I've shot butterfly with every style of slingshot from starships to PFSs (even bareback) and today I found my favorite. Turns out it's pretty close to my normal favorite: an SPS with 2040 tubes and 1/2" steel. The difference being that now I have one per side at 10.5" long and a 60" draw vs. a loop per side at 7" long and a 34" draw.

I shot one of my SPSs butterfly with flats yesterday and did ok but I was immediately more comfortable and accurate with the tubes.
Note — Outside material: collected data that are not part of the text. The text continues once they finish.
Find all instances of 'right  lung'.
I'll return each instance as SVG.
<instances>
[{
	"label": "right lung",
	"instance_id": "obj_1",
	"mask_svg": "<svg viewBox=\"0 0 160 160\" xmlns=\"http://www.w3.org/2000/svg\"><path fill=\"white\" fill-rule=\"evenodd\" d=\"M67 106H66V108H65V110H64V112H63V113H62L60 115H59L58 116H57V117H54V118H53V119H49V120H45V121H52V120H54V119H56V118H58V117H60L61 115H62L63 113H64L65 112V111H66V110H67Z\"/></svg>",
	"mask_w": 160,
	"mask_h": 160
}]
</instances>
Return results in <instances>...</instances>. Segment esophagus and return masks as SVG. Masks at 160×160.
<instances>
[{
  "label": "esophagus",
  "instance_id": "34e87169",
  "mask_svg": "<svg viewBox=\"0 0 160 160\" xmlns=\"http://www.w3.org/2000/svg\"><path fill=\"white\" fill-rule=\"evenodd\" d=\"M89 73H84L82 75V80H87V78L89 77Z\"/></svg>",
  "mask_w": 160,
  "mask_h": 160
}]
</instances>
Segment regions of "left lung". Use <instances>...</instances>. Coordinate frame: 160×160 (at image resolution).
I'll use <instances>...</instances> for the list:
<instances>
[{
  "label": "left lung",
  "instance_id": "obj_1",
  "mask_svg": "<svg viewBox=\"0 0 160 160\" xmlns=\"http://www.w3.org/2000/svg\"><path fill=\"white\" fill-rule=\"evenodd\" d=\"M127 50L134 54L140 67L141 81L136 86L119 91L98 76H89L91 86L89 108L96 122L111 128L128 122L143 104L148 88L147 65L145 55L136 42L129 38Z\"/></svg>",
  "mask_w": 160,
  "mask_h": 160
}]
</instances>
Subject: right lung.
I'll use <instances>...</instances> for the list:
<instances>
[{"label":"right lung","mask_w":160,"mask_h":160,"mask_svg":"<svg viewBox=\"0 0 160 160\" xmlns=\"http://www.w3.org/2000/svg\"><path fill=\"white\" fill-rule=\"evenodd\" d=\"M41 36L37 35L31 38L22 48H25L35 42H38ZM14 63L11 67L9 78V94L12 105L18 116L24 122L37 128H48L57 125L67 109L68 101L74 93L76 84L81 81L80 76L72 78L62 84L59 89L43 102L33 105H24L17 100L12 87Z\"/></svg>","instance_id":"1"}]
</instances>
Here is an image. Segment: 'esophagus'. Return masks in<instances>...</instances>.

Yes, they're a little slower (I got 170-175fps from a similar setup) but something about this combo clicks in my mind and the ammo goes where I expect it to most of the time.

I can actually see this going from "my butterfly setup" to just "my setup". The only thing I can't do with it is speed shoot, which isn't a big deal since it would take 3 seconds to change to a set of looped tubes.

A little shooting from today:


----------



## Charles (Aug 26, 2010)

Great stuff, M.J ... still evolving!!!!

Cheers .... Charles


----------



## Tag (Jun 11, 2014)

Great shooting!!!!!!!!


----------



## Dayhiker (Mar 13, 2010)

That is soooo awesome!


----------



## Beanflip (Sep 11, 2010)

I haven't been commenting but I've been watching your posts Mike. I gotta say, I am always impressed.


----------